You require tyrosine and phenylalanine to generate dopamine. Examples of foods high in these amino acids are dried seaweeds and dry seaweed products; Gruyère cheese; apples; bananas; blueberries; oranges; papaya; strawberries; prunes; watermelon. Veggies, nuts, and seeds all help produce dopamine.
Cravings can be your body’s way of communicating a desire. Some examples:
Salt This could be an indication of dehydration, which can affect electrolytes. They assist hydrate the body and regulate muscle and nerve function. So drink plenty of water.

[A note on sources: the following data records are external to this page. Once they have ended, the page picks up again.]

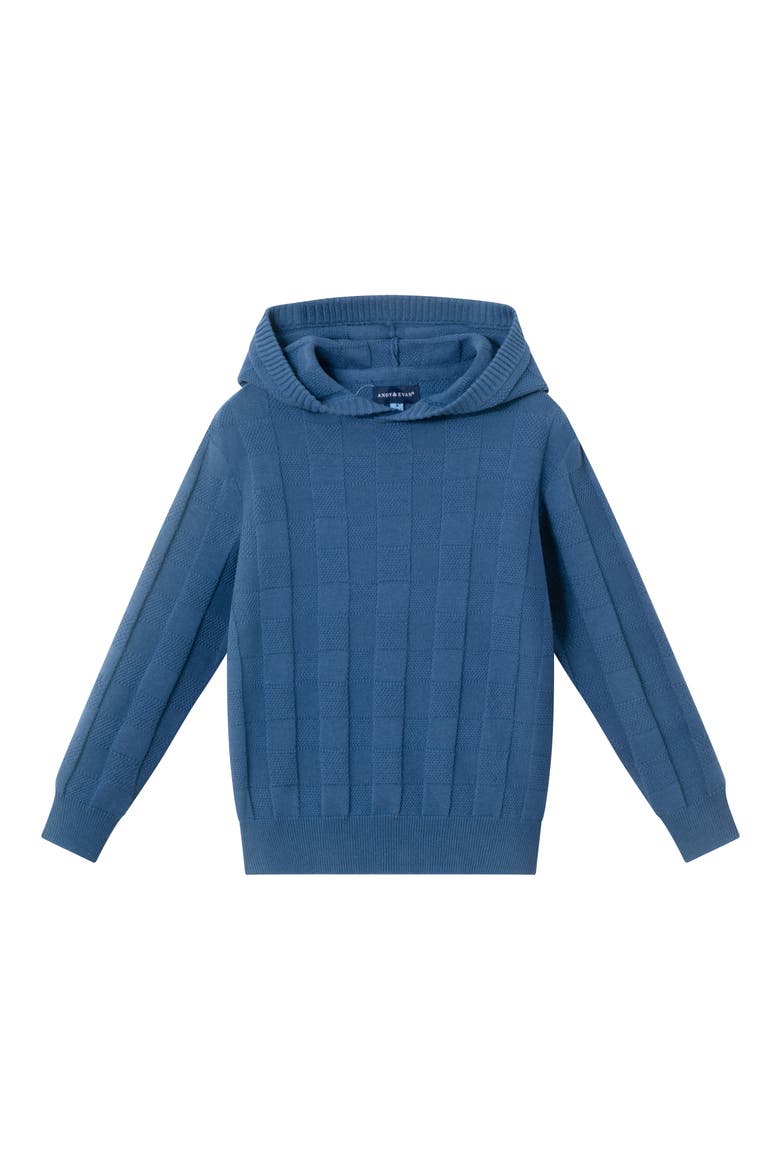 Kids' Hooded Sweater, Main, color, BLUE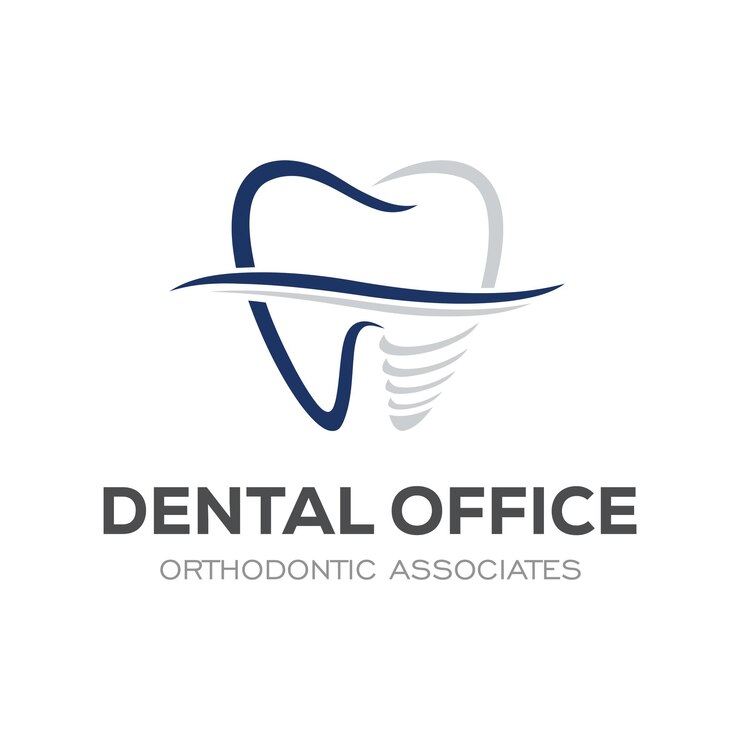 Farbenfrohes, modernes Dentallogo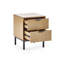 Edison 40cm W Bedside Table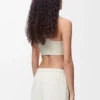 Soutien-gorge souple en jersey technique ivoire
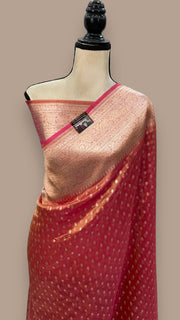 Pure Kora Tissue Handloom Banarasi Saree - The Handlooms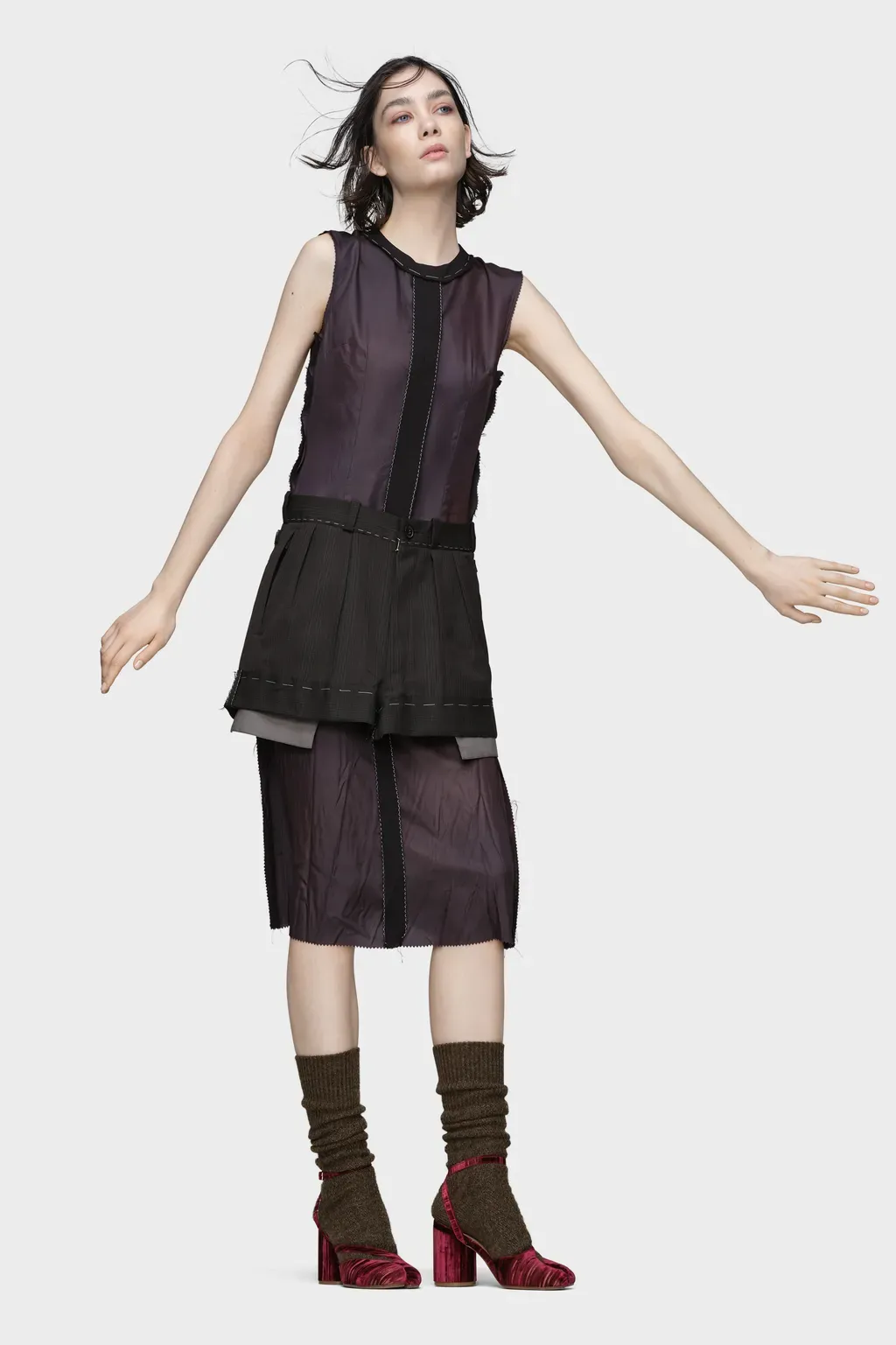 Decortiqué Midi Dress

This indicates low blood sugar. Eat low GI meals like pulses and wholegrains, and incorporate protein in every meal. This will help regulate your blood sugar and lessen cravings.
The ‘nature’s tranquilizer’, magnesium, may be deficient. So are almonds and leafy greens. Take a magnesium supplement.
Too much salt might affect your health. Too much salt can weaken muscles, cause high blood pressure, and cause water retention. It is recommended that you consume no more than 5g of salt per day, which includes salt in foods like crisps, sauces, ready meals, and canned goods. Read nutrition labels and rinse canned veggies and beans to reduce salt intake, these contain added sodium. Substitute herbs and spices for salt. Lemon can sometimes replace salt in a dish.
Obesity, dental decay, and inflammation are all linked to too much sugar, it’s advised no more than 5% (or 6 teaspoons) per day. This encompasses honey, fruit juices, and sugars disguised in dishes like sauces, entrees, and syrups. Read labels to reduce sugar intake. Choose foods with 5g or less sugar per 100g. If you enjoy dessert, try substituting fresh fruit and limiting yourself to one per week. Try sparkling mineral water with freshly pressed lemon or lime instead of fruit juice or soft drinks.
Prioritize Quality Over Quantity
When only the actual thing will do, a high-quality version helps. If you must have chocolate, choose a few squares of high-quality dark chocolate with 70% or more cocoa solids rather than a sweeter version. If you like crisps, a tiny bag of baked chips now and again will satisfy your appetite. The same applies to olive oil. You’re better off using one of the best olive oil choices on the market.